> _Objectif_: Recopiez sans rien changer le passage de la critique ci-dessous qui commence par les mots contenant « Voilà qui est » et se termine par « savoir ? Bon... ».

> _Page_:
= = = = =

Qu'est-ce que "I Care a Lot" ? Certainement pas une comédie.



En préambule, je vous propose de reclasser ce film, car il est partout indiqué que ce serait une comédie, ou bien une comédie noire. Pour que ce soit une comédie, il faudrait que le dénouement de ce film soit sans équivoque heureux. Ce n'est pas le cas. Pour que ce soit une comédie noire, il faudrait que ce film soit drôle. Ce n'est pas le cas. Et je ne dis pas ça parce que je n'ai pas trouvé ça drôle... je dis ça parce qu'à aucun moment je n'ai identifié la moindre tentative d'humour. Noir ou pas noir. Second, troisième, quatrième, cinquième, millième degré ou pas. Si y a quelque chose d'humoristique dans ce film, je crois que le réalisateur et scénariste sont les seuls à rire.


Ce n'est pas un film policier. Il n'y aucun policier parmi les personnages principaux, ni parmi les personnages secondaires. Il n'y a qu'un mystère très peu important. Si peu, que la révélation nous apparaît plutôt clairement dès le début du film.


C'est un thriller, peut-être... D'une certaine façon, sûrement, comme on va le voir dans la suite de cette critique.


Voilà qui est fait. Ah pardon, je vous ai dit tout ce que I Care a Lot n'est pas, mais vous ne savez toujours pas ce que c'est. Vous êtes sûr de vouloir le savoir ? Bon...



Marla, une amie qui vous veut du bien



Le film prend Marla Grayson pour personnage principal. Comme l'indique le synopsis, Marla, grâce au truchement d'un droit américain défaillant, et du concours de quelques connards et connasses de son genre, parvient à déposséder des petits vieux et petites vieilles : de leurs biens, de leur liberté, de leur santé mentale, de leur santé physique, de leurs amis, de leur famille. Légalement.


Marla veut être riche, elle l'est déjà, mais elle en veut plus. Elle est prête à tout pour arriver à ses fins. Je vais mettre fin au suspens tout de suite : Marla n'a pas d'autre facette. Marla est antipathique. C'est même l'un des personnages les plus antipathiques qu'il m'ai été obligé de supporter.


Il y a bien sûr ces personnages qu'on ne supporte pas parce qu'ils sont cons et font tout ce que vous ne voudriez pas qu'ils fassent. Ces personnages qu'on ne supporte pas à cause de leur voix, parce qu'ils sont mal joués, mal écrit, ou bien parce qu'il y a quelque chose qui ne vous revient pas. Marla n'est pas de ceux là. Marla c'est le niveau au-dessus : c'est le personnages auquel vous souhaitez une mort lente, et douloureuse, et lente, et longue, et douloureuse... Pas par sadisme, non. Par soucis de justice.

= = = = =

Extraits de données de questions spatiales
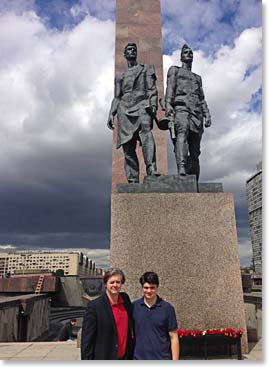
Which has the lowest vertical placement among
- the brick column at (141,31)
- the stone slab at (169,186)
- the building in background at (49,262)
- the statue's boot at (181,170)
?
the building in background at (49,262)

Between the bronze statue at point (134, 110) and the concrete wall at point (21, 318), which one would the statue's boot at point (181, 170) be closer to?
the bronze statue at point (134, 110)

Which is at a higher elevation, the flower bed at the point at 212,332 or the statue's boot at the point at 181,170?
the statue's boot at the point at 181,170

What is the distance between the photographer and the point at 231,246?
4.94 metres

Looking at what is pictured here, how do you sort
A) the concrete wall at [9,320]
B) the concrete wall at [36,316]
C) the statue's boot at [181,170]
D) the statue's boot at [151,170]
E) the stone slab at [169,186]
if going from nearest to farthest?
the stone slab at [169,186] < the statue's boot at [181,170] < the statue's boot at [151,170] < the concrete wall at [9,320] < the concrete wall at [36,316]

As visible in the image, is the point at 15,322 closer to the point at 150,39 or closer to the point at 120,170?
the point at 120,170

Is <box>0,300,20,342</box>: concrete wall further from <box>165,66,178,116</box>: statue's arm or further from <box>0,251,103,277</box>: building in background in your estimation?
<box>0,251,103,277</box>: building in background

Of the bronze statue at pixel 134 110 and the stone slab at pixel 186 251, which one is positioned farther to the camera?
Answer: the bronze statue at pixel 134 110

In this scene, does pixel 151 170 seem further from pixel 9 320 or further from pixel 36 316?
pixel 36 316

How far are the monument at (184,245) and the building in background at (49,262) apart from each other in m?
108

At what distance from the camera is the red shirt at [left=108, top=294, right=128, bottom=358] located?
225cm

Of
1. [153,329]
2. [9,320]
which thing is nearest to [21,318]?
[9,320]

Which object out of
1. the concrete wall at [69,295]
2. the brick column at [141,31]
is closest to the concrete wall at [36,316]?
the concrete wall at [69,295]

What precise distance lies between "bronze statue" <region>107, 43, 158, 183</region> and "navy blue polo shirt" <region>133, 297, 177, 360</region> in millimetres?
3473

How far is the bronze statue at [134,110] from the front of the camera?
19.4 feet
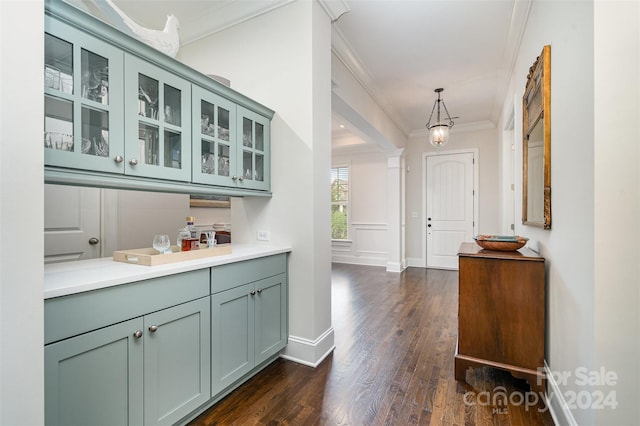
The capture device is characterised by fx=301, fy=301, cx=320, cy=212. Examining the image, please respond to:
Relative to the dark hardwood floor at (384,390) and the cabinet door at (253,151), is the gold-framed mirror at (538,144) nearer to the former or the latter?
the dark hardwood floor at (384,390)

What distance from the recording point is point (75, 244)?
2.33m

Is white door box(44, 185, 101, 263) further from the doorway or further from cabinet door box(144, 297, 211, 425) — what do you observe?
the doorway

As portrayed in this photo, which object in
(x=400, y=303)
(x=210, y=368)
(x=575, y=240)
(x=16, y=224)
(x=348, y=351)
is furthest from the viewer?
(x=400, y=303)

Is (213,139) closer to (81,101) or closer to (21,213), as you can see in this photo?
(81,101)

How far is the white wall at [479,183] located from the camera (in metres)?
5.56

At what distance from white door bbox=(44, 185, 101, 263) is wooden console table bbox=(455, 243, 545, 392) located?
2.83m

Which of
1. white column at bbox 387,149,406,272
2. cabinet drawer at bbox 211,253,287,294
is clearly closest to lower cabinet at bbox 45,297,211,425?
cabinet drawer at bbox 211,253,287,294

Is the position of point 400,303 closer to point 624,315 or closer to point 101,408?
point 624,315

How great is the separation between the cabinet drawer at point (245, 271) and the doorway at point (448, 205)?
15.0ft

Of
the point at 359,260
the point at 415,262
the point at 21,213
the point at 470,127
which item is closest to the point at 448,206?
the point at 415,262

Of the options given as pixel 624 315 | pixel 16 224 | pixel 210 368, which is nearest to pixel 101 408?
pixel 210 368

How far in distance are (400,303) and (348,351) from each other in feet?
4.96

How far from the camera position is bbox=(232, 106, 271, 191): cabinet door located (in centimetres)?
210

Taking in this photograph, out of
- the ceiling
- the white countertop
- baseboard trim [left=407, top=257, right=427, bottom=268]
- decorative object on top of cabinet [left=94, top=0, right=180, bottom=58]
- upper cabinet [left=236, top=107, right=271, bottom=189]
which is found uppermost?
the ceiling
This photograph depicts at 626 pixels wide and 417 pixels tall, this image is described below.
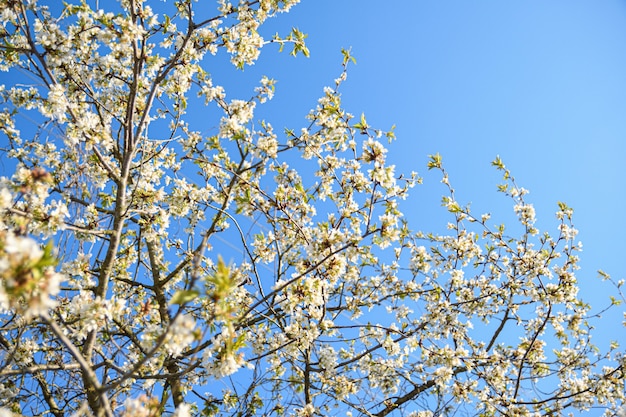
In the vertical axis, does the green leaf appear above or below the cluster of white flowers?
below

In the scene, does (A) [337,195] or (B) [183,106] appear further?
(B) [183,106]

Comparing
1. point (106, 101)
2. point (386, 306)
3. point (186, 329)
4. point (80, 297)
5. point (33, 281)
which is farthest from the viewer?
point (386, 306)

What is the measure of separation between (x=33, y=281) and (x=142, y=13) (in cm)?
322

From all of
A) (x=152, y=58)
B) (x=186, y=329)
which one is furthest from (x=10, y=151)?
(x=186, y=329)

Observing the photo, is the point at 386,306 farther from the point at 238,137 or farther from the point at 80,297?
the point at 80,297

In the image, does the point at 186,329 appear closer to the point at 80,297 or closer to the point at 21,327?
the point at 80,297

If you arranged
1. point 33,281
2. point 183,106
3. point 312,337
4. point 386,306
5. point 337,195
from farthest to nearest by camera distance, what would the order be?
point 386,306
point 183,106
point 337,195
point 312,337
point 33,281

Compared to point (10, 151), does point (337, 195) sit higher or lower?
lower

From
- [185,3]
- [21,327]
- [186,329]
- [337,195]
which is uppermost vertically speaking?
[185,3]

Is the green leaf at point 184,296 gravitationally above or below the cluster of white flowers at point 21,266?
below

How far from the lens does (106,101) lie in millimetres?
4539

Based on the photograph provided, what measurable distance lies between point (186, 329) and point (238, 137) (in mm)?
2478

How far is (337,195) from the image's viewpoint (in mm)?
4137

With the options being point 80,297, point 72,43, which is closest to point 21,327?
point 80,297
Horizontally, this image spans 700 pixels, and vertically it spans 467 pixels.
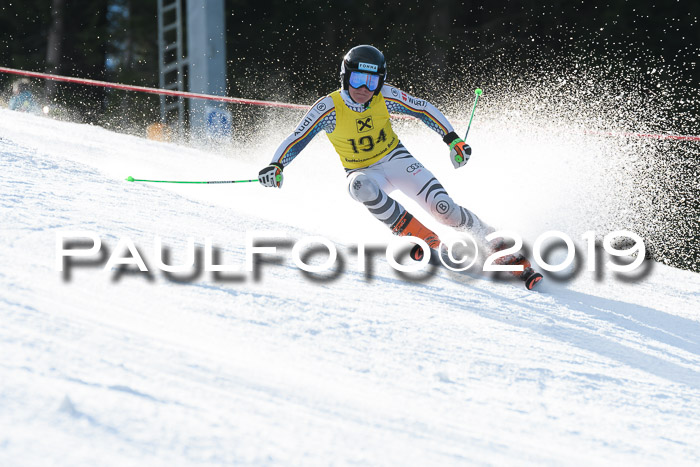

= = = = =

> _Corrigé_:
Voilà qui est fait. Ah pardon, je vous ai dit tout ce que I Care a Lot n'est pas, mais vous ne savez toujours pas ce que c'est. Vous êtes sûr de vouloir le savoir ? Bon...